AMENDED AND RESTATED
CERTIFICATE OF INCORPORATION
OF
CIBC HOLDCO INC.

 

The Original Certificate of Incorporation of CIBC Holdco Inc. was filed on June 20, 2016 with the Office of the Secretary of State of the State of Delaware (the “Original Certificate of Incorporation”). This Amended and Restated Certificate of Incorporation which amends and restates the Original Certificate of Incorporation as set forth below, has been duly adopted, executed and filed and shall become effective in accordance with Sections 103, 228, 242 and 245 of the General Corporation Law of the State of Delaware (the “DGCL”).

 

FIRST: The name of the Corporation is “CIBC Holdco Inc.” (the “Corporation”).

 

SECOND: The address, including street, number, city and county, of the registered office of the Corporation in the State of Delaware is 251 Little Falls Drive, City of Wilmington 19808 County of New Castle; and the name of the registered agent of the Corporation in the State of Delaware at such address is Corporation Service Company.

 

THIRD: The nature of the business or purposes to be conducted or promoted is to engage in any lawful act or activity for which corporations may be organized under the DGCL, and to conduct its business, promote its purposes and carry on its operations in any and all of its other offices, if there be other offices, both within and without the State of Delaware, in any and all States of the United States of America, in the District of Columbia and in any foreign countries, other than Canada.

++++

## YOUR TASKS:
(a) Answer these questions from the CIBC Holdco certificate of incorporation:
(i) On what date was the Original Certificate of Incorporation filed?
(ii) Who is the Corporation's registered agent in Delaware?
(iii) Which foreign country is excluded from the places where the Corporation may conduct its business?
(b) Resume the CIBC Holdco certificate of incorporation after its THIRD article, in the same formal legal style.

++++

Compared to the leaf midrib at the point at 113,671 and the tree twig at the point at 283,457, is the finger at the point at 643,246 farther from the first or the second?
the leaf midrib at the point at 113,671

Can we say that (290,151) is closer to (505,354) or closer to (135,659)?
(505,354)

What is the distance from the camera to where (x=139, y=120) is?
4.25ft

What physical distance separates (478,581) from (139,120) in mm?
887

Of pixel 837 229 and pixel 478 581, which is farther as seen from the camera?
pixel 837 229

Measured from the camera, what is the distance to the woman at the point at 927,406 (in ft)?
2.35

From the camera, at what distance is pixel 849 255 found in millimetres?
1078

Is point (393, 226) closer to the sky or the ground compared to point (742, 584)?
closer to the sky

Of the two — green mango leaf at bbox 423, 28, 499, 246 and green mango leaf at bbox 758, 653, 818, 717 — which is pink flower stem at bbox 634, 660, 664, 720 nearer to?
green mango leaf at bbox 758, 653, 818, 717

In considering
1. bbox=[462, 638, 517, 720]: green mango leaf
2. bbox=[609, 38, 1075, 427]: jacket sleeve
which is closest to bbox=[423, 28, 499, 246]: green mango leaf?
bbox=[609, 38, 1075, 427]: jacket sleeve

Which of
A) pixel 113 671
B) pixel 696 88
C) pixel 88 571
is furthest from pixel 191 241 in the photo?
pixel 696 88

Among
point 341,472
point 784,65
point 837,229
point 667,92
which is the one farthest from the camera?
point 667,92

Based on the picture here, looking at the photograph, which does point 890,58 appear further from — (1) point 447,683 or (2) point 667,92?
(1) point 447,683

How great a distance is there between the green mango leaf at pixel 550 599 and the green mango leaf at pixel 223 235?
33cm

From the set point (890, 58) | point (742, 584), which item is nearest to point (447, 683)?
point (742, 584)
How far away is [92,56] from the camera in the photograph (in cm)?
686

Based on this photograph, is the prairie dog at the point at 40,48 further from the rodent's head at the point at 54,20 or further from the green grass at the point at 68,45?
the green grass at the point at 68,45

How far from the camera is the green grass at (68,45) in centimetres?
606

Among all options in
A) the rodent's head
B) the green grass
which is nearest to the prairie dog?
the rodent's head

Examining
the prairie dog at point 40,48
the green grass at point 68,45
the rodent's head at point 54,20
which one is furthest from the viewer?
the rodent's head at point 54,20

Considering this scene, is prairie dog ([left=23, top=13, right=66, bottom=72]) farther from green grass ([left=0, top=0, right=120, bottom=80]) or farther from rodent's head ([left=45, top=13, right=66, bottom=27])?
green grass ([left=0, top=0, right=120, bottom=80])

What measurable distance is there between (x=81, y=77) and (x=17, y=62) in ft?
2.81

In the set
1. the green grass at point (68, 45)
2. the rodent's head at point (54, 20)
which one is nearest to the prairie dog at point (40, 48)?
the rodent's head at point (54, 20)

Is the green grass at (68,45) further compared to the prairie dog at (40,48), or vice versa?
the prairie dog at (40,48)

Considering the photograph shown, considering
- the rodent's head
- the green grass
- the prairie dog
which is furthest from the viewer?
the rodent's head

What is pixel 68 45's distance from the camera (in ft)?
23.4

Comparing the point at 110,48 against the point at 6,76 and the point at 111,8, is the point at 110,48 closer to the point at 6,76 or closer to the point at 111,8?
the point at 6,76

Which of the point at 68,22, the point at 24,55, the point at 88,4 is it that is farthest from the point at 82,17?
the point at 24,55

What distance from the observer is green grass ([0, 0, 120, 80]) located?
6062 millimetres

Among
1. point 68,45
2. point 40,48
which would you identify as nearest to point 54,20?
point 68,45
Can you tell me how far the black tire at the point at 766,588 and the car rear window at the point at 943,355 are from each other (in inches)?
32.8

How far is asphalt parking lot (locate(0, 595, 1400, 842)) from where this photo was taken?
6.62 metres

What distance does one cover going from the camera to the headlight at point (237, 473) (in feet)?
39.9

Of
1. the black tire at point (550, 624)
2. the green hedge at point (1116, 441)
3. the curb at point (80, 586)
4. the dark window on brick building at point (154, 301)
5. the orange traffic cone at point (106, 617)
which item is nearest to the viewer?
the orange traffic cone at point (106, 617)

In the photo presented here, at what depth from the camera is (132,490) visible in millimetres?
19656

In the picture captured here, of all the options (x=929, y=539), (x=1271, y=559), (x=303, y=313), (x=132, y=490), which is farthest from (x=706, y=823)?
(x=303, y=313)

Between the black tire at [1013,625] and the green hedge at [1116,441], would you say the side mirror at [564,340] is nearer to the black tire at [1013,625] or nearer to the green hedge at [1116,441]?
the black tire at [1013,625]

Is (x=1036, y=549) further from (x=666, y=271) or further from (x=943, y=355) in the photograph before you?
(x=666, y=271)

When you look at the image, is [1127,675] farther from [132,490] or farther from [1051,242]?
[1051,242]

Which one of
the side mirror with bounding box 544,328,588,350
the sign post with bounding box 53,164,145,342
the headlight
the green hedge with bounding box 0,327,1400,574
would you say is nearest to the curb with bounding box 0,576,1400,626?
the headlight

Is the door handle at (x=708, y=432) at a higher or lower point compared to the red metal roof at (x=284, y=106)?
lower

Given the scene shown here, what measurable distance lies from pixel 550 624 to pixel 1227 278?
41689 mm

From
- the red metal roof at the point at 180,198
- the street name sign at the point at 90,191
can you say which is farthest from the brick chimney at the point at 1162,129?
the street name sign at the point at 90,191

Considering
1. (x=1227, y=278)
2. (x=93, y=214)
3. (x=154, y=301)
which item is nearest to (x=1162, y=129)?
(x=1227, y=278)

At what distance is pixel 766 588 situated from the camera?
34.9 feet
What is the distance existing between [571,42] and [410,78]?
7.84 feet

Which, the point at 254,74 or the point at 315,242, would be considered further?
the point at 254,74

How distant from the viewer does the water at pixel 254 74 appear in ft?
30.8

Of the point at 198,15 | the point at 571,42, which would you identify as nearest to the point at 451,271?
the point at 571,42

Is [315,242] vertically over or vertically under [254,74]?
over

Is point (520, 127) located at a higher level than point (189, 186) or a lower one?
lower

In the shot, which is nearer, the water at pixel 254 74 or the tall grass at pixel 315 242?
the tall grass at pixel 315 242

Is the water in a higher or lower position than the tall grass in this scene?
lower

++++

## ANSWERS PER TASK:
(a)
(i) June 20, 2016
(ii) Corporation Service Company
(iii) Canada

(b)
FOURTH: The total number of shares of all classes of stock which the Corporation shall have authority to issue is Ten Thousand Three Hundred and Twenty (10,320) shares, of which:

 

1) Ten Thousand (10,000) Class A shares of common stock, shall have a par value of $0.01 per share (the “Class A Common Stock”);

 

2) Ten (10) Class B shares of common stock, shall have a par value of $0.01 per share (the “Class B Common Stock”);

 

3) Ten (10) Class C shares of common stock, shall have a par value of $0.01 per share (the “Class C Common Stock”, and together with the Class A Common Stock and Class B Common Stock, the “Common Stock”); and

 

4) Three Hundred (300) shares of preferred stock, shall have no par value (the “Preferred Stock”).

 

A statement of the powers, designations, preferences, and relative participating, optional or other special rights and the qualifications, limitations and restrictions of the Common Stock is as follows:

 



 

I. Common Stock.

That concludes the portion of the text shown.